Stored entries
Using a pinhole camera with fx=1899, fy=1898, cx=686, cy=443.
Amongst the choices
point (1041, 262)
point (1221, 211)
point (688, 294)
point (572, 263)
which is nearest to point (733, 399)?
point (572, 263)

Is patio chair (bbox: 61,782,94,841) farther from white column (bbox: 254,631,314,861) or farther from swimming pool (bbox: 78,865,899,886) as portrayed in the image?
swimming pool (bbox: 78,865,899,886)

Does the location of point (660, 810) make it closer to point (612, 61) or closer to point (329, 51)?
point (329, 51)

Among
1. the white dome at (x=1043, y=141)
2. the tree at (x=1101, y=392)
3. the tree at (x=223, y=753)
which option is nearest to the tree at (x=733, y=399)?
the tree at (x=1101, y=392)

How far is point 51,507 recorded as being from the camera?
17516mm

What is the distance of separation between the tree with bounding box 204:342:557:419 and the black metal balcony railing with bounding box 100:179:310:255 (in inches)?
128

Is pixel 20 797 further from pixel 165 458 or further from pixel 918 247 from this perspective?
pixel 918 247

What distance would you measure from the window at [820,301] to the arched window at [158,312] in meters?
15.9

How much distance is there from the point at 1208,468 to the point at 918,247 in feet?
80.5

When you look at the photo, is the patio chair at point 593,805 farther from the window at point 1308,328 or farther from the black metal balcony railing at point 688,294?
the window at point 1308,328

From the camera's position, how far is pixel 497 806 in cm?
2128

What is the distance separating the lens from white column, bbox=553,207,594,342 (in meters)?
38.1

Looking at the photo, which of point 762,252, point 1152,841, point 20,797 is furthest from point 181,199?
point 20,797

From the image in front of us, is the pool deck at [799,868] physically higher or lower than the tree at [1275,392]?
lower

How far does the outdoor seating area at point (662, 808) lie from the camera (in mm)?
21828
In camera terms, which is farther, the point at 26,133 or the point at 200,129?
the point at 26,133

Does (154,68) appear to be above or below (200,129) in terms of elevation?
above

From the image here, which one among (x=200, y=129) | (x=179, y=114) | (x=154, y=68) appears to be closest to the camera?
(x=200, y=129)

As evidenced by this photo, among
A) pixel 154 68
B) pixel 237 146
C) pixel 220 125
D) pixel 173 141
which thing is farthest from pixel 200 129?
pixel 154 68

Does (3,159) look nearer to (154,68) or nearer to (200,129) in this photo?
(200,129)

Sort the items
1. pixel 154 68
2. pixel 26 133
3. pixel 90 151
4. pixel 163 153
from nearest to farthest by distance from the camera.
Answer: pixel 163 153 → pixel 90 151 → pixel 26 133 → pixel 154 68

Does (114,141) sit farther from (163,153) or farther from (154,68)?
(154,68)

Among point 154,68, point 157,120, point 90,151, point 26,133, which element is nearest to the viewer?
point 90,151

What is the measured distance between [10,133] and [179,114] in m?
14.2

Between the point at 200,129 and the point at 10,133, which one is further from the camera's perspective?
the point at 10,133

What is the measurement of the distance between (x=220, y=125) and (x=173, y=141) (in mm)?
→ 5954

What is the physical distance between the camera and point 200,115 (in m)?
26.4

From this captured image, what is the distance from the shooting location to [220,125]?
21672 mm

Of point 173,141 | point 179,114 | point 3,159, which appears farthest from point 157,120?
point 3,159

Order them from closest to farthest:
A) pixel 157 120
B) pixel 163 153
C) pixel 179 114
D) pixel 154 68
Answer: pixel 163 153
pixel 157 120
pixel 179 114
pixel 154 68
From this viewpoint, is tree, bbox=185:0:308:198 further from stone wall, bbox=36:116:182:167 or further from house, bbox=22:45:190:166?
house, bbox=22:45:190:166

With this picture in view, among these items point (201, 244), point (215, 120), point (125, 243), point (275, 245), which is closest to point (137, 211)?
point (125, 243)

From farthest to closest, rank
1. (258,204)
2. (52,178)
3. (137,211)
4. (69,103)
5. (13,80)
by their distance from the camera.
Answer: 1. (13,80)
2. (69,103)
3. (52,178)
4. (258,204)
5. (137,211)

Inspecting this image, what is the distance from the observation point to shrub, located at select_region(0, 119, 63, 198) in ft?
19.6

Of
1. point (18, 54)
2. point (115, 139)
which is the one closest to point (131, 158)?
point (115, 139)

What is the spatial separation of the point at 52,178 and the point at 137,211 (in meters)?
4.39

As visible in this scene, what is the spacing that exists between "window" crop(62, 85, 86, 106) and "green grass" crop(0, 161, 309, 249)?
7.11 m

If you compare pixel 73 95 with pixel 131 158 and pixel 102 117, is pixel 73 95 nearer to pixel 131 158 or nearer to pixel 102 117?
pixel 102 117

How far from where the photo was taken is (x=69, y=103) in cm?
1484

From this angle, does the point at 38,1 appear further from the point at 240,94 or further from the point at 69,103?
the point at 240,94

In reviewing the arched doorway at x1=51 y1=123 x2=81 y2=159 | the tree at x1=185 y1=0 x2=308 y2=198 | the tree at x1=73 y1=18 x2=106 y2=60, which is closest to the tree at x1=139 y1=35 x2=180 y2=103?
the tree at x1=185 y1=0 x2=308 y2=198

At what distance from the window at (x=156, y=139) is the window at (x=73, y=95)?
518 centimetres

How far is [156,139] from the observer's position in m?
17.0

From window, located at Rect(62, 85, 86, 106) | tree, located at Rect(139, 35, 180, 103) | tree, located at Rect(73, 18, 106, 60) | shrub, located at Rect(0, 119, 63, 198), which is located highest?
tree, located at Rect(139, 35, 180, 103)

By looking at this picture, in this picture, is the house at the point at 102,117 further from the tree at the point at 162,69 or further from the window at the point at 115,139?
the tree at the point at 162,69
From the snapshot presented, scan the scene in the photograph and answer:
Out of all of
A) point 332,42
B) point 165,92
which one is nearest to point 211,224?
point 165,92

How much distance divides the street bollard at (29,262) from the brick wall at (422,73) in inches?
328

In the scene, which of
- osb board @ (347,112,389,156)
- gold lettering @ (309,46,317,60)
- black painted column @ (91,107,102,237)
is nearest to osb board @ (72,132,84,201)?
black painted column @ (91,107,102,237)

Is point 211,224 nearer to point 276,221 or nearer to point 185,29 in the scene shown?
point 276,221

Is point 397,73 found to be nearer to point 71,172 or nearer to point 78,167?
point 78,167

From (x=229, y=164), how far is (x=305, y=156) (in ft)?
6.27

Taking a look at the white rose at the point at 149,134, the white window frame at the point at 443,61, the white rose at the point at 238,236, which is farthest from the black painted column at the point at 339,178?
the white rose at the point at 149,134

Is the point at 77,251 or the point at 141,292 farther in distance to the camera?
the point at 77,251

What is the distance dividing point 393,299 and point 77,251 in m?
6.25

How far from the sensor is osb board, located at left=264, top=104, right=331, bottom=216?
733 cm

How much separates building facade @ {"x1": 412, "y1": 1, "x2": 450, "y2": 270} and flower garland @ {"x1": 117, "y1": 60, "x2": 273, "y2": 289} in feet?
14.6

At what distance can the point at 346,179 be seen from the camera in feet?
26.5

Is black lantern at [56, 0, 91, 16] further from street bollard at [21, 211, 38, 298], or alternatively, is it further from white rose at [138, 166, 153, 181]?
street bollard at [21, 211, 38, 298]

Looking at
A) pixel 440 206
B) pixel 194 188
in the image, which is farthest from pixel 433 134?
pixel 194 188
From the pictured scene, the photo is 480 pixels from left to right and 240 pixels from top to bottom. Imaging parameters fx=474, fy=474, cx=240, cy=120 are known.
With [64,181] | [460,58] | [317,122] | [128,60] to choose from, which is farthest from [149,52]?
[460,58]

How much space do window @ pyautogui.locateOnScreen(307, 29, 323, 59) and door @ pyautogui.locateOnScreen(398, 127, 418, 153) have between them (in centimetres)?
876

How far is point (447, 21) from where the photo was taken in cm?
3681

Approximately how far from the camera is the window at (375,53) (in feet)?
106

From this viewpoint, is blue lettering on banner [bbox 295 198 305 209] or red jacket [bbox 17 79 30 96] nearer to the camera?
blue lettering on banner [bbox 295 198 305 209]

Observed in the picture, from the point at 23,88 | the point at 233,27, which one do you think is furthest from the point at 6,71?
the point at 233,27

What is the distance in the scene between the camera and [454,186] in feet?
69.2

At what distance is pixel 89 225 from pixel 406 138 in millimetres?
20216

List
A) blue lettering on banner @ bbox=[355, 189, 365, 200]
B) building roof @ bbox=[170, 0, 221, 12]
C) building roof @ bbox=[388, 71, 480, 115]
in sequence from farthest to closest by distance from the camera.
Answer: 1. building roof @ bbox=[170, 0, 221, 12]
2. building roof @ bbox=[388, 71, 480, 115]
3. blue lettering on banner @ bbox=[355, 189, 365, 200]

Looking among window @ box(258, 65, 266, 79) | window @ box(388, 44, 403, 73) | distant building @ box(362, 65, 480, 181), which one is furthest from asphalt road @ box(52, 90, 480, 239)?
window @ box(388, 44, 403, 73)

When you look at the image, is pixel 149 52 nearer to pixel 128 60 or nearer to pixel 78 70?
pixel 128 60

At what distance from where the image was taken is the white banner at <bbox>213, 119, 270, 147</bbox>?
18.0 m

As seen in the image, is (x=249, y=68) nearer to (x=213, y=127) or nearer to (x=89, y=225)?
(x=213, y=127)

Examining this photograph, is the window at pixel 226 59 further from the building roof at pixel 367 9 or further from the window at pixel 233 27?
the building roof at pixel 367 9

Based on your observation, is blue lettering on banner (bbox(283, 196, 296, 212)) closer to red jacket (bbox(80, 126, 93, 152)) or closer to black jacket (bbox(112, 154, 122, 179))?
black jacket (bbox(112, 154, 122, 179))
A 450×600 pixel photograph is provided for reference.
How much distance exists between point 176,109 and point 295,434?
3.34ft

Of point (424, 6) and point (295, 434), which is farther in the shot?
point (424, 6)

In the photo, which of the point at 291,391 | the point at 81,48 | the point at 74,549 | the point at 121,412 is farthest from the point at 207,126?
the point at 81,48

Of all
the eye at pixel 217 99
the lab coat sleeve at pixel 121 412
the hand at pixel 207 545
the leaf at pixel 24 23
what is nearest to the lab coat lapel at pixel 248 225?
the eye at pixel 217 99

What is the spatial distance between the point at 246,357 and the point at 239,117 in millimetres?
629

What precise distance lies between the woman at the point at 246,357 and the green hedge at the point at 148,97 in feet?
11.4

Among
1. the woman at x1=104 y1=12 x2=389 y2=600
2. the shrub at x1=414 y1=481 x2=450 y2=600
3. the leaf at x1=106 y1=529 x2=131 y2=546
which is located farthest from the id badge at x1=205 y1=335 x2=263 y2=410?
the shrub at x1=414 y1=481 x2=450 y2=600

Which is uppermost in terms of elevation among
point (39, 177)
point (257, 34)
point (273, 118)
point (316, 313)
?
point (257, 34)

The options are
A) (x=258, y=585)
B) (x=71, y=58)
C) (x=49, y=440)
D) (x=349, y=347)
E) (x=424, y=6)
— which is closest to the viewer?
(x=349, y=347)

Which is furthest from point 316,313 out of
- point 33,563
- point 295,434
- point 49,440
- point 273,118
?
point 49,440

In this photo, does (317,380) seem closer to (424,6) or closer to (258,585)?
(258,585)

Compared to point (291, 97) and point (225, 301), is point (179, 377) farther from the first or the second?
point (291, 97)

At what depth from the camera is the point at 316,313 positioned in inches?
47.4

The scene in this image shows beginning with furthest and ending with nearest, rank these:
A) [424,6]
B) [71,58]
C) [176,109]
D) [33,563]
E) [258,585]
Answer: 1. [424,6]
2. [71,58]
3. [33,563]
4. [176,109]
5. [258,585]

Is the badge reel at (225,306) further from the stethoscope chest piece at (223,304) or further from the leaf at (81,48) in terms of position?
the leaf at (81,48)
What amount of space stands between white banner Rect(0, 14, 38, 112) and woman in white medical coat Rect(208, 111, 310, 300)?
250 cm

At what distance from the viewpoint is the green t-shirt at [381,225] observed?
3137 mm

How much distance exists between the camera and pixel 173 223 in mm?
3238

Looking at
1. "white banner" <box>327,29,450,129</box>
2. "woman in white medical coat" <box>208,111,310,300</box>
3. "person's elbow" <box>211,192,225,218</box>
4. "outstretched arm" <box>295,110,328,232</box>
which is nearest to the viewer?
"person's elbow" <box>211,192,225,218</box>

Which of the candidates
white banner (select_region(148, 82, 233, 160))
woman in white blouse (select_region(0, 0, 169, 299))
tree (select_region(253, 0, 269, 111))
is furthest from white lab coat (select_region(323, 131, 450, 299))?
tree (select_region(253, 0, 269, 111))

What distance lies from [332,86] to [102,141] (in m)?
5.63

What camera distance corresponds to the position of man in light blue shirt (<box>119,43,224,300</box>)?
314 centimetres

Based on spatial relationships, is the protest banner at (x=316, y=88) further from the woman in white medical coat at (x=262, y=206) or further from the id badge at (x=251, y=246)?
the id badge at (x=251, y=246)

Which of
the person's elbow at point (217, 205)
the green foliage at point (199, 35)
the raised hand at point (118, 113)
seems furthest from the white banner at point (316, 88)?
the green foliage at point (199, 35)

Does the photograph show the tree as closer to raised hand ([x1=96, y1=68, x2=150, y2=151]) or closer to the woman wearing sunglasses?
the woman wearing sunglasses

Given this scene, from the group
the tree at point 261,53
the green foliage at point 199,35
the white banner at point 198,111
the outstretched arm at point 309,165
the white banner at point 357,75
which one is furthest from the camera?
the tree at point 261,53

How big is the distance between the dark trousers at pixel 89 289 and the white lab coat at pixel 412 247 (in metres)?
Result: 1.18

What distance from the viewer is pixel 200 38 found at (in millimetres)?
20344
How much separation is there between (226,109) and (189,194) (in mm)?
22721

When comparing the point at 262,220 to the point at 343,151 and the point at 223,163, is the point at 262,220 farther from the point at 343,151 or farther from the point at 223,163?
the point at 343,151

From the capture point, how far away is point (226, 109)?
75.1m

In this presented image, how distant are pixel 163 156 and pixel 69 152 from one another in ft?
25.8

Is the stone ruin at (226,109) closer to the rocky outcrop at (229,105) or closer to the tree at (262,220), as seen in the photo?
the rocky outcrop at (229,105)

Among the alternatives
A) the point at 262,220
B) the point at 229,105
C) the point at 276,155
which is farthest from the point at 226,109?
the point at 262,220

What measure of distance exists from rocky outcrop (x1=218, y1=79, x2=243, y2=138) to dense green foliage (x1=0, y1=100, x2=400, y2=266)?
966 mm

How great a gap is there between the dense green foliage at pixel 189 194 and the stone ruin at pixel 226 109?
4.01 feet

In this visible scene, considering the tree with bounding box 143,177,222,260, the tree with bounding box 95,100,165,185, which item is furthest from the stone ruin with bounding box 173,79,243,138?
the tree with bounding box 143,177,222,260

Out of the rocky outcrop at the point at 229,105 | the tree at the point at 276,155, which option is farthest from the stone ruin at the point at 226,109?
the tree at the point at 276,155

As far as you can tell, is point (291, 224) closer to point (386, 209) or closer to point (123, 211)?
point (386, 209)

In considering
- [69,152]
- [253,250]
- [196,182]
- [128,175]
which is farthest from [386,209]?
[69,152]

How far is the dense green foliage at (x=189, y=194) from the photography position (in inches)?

WHAT IS NEEDED
Rewrite everything from the line containing "As far as you" down to the end of the entries as a Markdown table with the columns "Row" and "Content", skipping blank lines.

EXPECTED OUTPUT
| Row | Content |
|---|---|
| 1 | As far as you can tell, is point (291, 224) closer to point (386, 209) or closer to point (123, 211)? |
| 2 | point (386, 209) |
| 3 | In considering |
| 4 | - [69,152] |
| 5 | - [253,250] |
| 6 | - [196,182] |
| 7 | - [128,175] |
| 8 | which is farthest from [386,209]? |
| 9 | [69,152] |
| 10 | How far is the dense green foliage at (x=189, y=194) from the photography position (in inches)? |